Le Bureau conjoint des Nations unies aux droits de l’homme (BCNUDH) a documenté 524 violations et atteintes aux droits humains en République démocratique du Congo au cours du mois de mars 2026. Ce chiffre, publié ce jeudi 11 juin, représente une hausse de 13 % par rapport au mois précédent, où 478 cas avaient été enregistrés.
Une dégradation continue dans les provinces en conflit
Le BCNUDH attribue cette détérioration à l’intensification des combats dans l’Est du pays ainsi qu’à la persistance des violations commises dans d’autres zones sous contrôle étatique. Près de 83 % des violations recensées ont été enregistrées dans les provinces affectées par les conflits armés. Le Nord-Kivu arrive en tête avec 287 cas documentés, suivi du Sud-Kivu (98), de l’Ituri (60) et du Maniema (6). Cette évolution confirme la dégradation continue du contexte de protection des populations civiles dans plusieurs régions du pays.
Des violences sexuelles sous-documentées
Au cours du mois de mars, le BCNUDH a également documenté 46 cas de violences sexuelles liées aux conflits ayant affecté 70 personnes, dont 53 femmes et 17 filles. Si ce nombre est inférieur aux 101 victimes recensées en février, le document souligne que « cette baisse ne doit pas être interprétée comme une amélioration de la situation. Les difficultés d’accès humanitaire et l’insécurité persistante limitent fortement l’identification et la documentation des survivantes. »
La responsabilité des groupes armés et des acteurs étatiques
Le Nord-Kivu concentre à lui seul 43 % des victimes enregistrées, devant l’Ituri (24 %), le Sud-Kivu (23 %) et le Maniema (10 %). Selon le BCNUDH, les groupes armés demeurent les principaux auteurs de ces violences, étant responsables de 63 % des victimes documentées. Les acteurs étatiques sont quant à eux mis en cause dans 37 % des cas recensés.
Un accès humanitaire entravé
Le rapport du BCNUDH met en lumière les obstacles persistants à la documentation des violations. L’insécurité et les restrictions d’accès humanitaire dans les zones de conflit empêchent un recensement exhaustif des survivantes de violences sexuelles. Cette situation contribue à une sous-estimation probable de l’ampleur réelle des atteintes, en particulier dans les provinces les plus touchées comme le Nord-Kivu et l’Ituri. Le Bureau souligne que les chiffres disponibles ne reflètent qu’une partie des incidents, ce qui rend difficile une évaluation précise de la protection des civils.

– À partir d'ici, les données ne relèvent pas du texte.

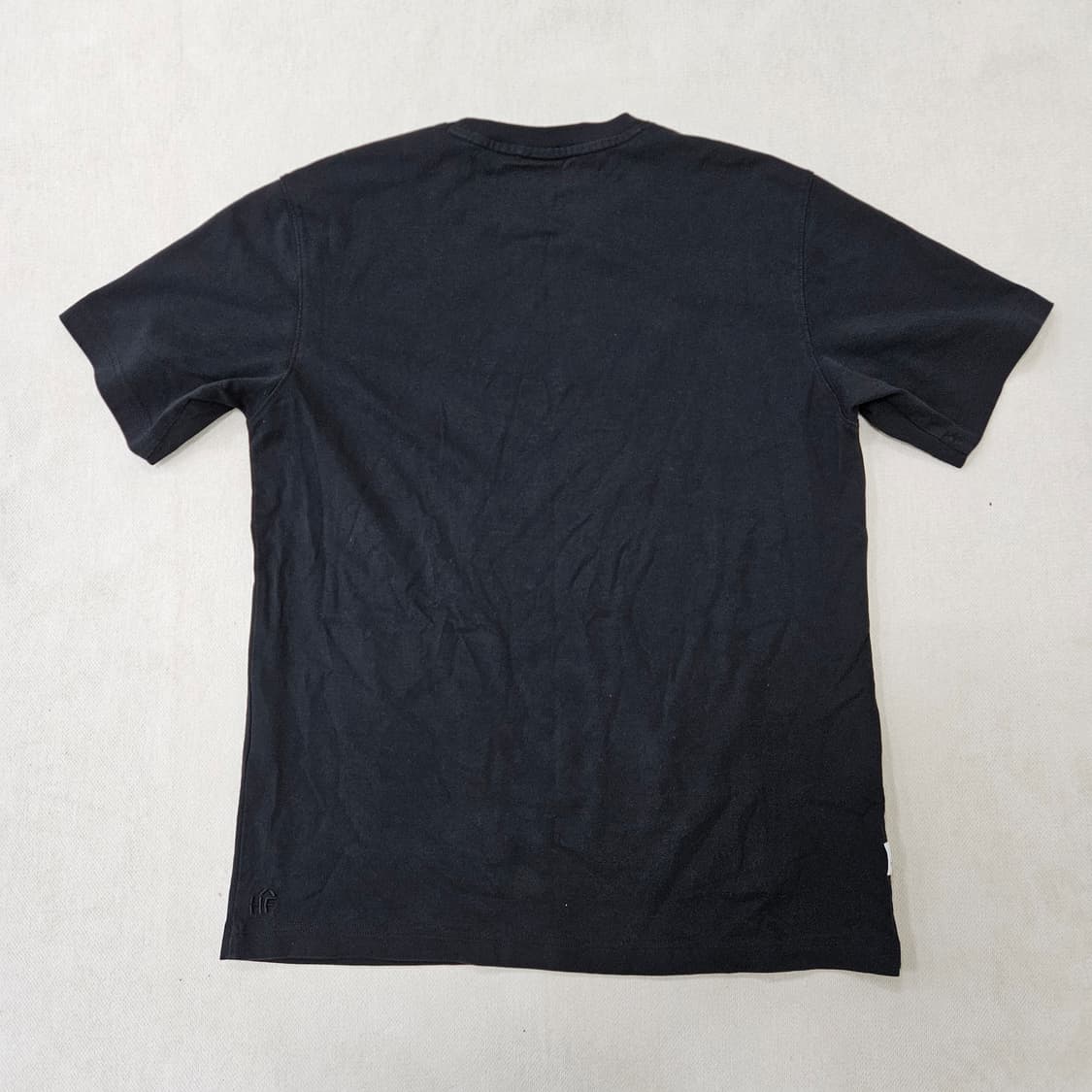 XL 뉴발란스 로고 반팔 티셔츠 0311Y 상품이미지2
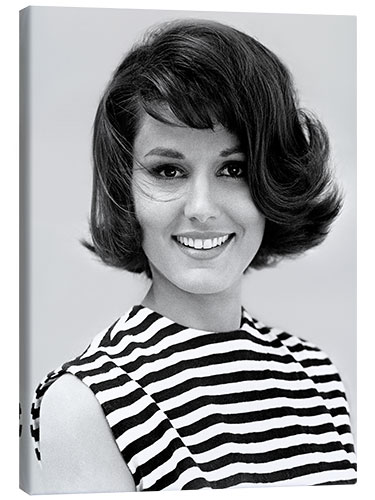 Leinwandbild Paula Prentiss, 1964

Une tendance à la hausse des violations
La hausse de 13 % des violations documentées en mars par rapport à février s’inscrit dans un contexte de dégradation sécuritaire. Le BCNUDH note que l’intensification des combats dans l’Est a directement contribué à cette augmentation. Les provinces du Nord-Kivu, du Sud-Kivu et de l’Ituri restent les épicentres de ces violations, concentrant la majorité des cas. Cette tendance soulève des questions sur l’efficacité des mécanismes de protection des populations civiles dans ces régions, alors que les groupes armés continuent d’opérer et que les forces étatiques sont également impliquées dans des abus.